Pemandangan ajaibnya, lagi-lagi kata Cre, adalah di ujung sebelah barat pantai. Karena disitulah letak sensasi kampung nelayan yang menyatu dengan kemegahan senja. Dimana di sana merupakan perbatasan lokasi fasilitas pantai dengan ‘lahan parkir’ perahu nelayan. Latar belakang sunset disuguhi aktivitas nelayan yang acuh dan lebih peduli pada aktivitas keseharian mereka. Memperbaiki jaring, memperbaiki kerusakan perahu, duduk santai sambil membersihkan perahu mereka, hingga berjalan ke arah laut mempersiapkan diri menangkap ikan dari pinggir laut.
Kampung Kerapu
Disisi lain, bagi para penikmat kuliner hingga obyek wisata unik, arah barat menyusuri jalur Pantura bisa menjadi salah satu alternatif wisata. Salah satunya adalah Kampung Kerapu. Dimana konsep sederhananya, menonjolkan salah satu ikon perikanan unggulan Situbondo dengan konsep wisata. M Arief Nurullah, Kepala Bidang Perikanan Budidaya Dinas Kelautan dan Perikanan Kabupaten Situbondo mengungkap, ide dasarnya adalah pemerintah kabupaten (Pemkab) ingin menjaga dan menggenjot pemadu moda transportasi darat agar tetap sering berwisata ke Situbondo.
“Karena sekarang kan ada tol, banyaknya para pengguna jalur darat khususnya pemudik sudah beralih ke jalur itu. Padahal sebelum ada tol, banyak pemudik atau pengguna jalur Pantura itu berkunjung ke daerah pesisir Situbondo, seperti ke pantainya, ataupun ke arah sentra kulinernya. Nah untuk mengantisipasi itu, Pemkab pun mengembangkan berbagai ide, salah satunya dengan Kampung Kerapu ini. Kita dorong sektor perikanannya, dengan mengenalkan salah satu sentra perikanan kerapu di Situbondo. Disisi lain, dengan berbagai kerjasama berbagai stakeholders terkait, sektor wisata digenjot dengan membangun fasilitas Kampung Kerapu ini,” ujar Arief.
Fasilitas yang ditonjolkan Kampung Kerapu, yang paling utama adalah restorannya yang menyajikan kuliner seafood, khususnya berbahan baku kerapu. Selain itu, kawasan wisata ini juga menonjolkan fasilitas hiburan seperti air mancur dan berbagai wahana permainan air dengan waktu operasional pukul 10 pagi hingga pukul 10 malam. Tidak itu saja, untuk menarik minat wisatawan, khususnya anak-anak hingga pelajar dan keluarga ada terobosan yang ingin dilakukan berupa paket wisata berkunjung ke keramba-keramba jaring apung (KJA) di sekitar Kampung Kerapu. KJA ini merupakan sumber langsung penghasil kerapu budidaya yang dijual ke pasaran.

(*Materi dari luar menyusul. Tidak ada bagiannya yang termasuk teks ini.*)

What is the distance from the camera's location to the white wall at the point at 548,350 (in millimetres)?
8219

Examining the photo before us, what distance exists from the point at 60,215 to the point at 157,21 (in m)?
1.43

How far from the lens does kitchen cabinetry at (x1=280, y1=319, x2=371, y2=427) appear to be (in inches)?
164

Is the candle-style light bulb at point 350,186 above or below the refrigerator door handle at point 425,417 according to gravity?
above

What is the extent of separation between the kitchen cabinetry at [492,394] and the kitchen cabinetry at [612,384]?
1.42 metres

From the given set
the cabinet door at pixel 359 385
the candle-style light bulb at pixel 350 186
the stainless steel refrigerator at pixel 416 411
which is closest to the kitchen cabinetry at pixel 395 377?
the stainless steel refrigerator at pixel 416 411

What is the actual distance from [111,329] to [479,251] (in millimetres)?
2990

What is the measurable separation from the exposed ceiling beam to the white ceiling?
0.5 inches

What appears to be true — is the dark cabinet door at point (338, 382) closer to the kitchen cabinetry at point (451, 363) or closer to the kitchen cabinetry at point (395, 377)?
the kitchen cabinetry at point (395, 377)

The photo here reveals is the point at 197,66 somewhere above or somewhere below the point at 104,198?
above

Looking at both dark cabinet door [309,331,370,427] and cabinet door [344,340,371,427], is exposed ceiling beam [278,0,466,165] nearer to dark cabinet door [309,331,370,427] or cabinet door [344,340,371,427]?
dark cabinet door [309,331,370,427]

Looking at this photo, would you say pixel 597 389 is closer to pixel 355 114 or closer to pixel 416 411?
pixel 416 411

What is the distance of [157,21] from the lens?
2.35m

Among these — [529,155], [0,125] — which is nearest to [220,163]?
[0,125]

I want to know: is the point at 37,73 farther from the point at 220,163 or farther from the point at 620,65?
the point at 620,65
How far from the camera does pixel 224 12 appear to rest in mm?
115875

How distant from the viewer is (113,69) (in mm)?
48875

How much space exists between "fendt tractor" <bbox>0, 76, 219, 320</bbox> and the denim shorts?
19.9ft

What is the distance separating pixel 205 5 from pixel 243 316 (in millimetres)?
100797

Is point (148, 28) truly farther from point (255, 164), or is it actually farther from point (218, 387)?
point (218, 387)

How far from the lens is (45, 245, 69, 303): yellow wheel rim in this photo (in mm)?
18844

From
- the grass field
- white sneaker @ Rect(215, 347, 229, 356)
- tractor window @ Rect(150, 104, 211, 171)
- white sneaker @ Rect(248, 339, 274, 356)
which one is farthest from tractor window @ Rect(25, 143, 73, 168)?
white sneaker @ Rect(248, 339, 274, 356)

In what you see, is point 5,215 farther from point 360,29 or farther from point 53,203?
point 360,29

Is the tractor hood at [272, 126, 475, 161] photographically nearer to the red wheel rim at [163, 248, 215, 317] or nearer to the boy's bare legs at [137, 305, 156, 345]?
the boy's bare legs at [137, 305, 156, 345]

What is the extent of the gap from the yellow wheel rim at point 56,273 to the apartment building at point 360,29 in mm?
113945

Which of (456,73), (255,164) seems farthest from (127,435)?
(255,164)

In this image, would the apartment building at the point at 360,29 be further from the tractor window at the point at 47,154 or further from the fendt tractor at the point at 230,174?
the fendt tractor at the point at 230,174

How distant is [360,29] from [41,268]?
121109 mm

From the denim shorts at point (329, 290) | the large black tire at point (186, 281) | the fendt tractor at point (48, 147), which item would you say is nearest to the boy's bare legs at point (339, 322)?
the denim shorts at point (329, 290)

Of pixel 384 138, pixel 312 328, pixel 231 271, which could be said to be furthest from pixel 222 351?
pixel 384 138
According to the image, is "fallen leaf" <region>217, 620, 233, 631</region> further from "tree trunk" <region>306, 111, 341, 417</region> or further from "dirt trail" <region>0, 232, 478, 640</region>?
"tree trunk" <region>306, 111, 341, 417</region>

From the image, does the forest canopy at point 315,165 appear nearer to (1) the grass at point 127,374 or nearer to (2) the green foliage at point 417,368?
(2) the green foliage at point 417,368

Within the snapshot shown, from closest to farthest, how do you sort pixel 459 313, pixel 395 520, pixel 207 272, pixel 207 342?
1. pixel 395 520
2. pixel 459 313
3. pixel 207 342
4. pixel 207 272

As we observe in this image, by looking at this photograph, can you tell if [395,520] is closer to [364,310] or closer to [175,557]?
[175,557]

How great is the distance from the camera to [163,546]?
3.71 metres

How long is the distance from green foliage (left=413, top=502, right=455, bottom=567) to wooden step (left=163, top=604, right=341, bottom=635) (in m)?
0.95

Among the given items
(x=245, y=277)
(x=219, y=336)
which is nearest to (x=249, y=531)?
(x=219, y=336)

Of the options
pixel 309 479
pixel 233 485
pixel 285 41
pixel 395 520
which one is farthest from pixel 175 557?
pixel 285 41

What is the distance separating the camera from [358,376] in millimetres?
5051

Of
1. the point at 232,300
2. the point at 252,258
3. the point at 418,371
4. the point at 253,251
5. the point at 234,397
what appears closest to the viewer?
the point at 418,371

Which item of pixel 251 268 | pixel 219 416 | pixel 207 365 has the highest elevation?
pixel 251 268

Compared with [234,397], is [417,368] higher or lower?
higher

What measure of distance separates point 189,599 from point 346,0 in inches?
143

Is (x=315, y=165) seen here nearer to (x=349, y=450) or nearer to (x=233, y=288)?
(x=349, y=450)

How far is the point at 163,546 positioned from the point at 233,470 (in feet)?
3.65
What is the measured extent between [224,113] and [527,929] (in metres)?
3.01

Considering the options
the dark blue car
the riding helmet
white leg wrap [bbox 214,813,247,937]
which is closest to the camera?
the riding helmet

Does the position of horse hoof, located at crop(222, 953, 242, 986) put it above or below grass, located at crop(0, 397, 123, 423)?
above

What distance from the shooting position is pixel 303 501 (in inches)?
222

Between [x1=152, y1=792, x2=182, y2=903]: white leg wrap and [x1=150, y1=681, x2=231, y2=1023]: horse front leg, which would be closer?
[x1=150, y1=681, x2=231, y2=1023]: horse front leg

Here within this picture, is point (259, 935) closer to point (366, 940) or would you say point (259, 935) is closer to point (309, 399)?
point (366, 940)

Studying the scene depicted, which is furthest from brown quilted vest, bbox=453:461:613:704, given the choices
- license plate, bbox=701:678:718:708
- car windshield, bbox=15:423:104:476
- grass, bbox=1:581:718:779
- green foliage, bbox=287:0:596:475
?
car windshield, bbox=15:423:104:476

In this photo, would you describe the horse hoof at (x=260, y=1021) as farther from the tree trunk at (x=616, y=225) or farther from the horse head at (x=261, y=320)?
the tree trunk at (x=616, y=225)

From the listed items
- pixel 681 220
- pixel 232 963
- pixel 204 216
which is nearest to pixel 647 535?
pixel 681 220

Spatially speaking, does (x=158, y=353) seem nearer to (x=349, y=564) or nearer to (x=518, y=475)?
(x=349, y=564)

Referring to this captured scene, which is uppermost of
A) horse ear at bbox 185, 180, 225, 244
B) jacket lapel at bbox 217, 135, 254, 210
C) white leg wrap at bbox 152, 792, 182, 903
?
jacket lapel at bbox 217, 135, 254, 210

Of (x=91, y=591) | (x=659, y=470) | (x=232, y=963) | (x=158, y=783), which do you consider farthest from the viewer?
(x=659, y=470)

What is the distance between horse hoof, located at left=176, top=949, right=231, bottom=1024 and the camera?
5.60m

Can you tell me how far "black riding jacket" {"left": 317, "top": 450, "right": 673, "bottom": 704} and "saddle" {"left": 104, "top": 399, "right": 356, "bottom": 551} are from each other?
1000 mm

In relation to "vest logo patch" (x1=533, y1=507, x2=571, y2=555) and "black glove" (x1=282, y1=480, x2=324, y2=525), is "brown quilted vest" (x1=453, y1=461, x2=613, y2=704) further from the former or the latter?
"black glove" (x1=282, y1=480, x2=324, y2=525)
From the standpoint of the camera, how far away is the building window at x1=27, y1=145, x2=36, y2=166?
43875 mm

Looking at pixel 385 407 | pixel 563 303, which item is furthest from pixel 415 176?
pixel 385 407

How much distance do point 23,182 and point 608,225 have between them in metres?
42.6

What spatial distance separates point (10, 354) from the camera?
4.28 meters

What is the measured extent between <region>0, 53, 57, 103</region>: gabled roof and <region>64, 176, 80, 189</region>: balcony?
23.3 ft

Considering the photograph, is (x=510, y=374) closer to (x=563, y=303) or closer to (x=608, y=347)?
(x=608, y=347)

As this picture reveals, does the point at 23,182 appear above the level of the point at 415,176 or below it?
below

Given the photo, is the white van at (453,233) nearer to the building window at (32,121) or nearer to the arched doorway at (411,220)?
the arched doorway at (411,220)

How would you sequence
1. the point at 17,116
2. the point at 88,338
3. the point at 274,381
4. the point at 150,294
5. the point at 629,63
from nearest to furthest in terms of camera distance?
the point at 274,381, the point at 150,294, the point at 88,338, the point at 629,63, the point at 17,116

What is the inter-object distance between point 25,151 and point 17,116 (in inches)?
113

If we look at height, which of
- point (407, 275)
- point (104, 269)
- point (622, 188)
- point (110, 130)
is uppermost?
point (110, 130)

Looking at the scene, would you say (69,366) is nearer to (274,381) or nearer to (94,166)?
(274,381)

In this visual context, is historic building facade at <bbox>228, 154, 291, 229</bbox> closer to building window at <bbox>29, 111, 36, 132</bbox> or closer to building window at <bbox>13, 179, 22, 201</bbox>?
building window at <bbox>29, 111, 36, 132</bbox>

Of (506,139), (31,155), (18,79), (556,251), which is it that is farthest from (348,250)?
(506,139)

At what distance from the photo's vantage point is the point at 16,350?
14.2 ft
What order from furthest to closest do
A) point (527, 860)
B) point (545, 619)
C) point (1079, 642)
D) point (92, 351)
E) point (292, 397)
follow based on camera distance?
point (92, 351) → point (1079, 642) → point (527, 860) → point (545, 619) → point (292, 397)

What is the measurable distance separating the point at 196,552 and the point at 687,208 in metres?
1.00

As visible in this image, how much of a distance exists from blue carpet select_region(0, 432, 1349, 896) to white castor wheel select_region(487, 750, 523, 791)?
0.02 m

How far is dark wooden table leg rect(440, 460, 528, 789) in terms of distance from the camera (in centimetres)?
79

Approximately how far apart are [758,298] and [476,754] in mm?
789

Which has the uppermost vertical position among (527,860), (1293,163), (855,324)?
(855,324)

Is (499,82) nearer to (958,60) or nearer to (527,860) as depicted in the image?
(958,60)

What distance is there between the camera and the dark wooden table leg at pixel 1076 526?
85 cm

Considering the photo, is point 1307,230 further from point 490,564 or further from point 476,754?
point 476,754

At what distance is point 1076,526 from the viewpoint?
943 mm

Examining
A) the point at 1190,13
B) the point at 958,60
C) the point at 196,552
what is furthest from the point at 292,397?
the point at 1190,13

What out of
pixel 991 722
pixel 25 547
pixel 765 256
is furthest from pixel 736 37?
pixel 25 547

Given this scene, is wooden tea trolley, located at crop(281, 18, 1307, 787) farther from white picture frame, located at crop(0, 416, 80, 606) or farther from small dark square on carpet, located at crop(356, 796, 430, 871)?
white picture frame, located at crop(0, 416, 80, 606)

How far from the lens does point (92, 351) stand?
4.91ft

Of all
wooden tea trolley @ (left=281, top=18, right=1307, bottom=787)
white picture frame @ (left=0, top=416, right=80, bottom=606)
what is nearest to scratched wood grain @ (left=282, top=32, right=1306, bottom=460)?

Dan bagi wisatawan yang berminat langsung wisata edukasi mengenai kegiatan budidaya kerapu nanti diharapkan bisa diajak berkeliling dengan perahu dan melihat langsung aktivitas budidaya kerapu. Seperti pemberian makan ikan, pemancingan ikan di sekitar KJA, hingga interaksi langsung dengan pembudidaya kerapu. Harapannya, selain bisa menarik wisatawan, juga bisa memberikan edukasi mengenai kekayaan alam laut Indonesia yang bisa dieksplorasi, baik melalui kegiatan wisata pesisir, maupun kegiatan perikanannya.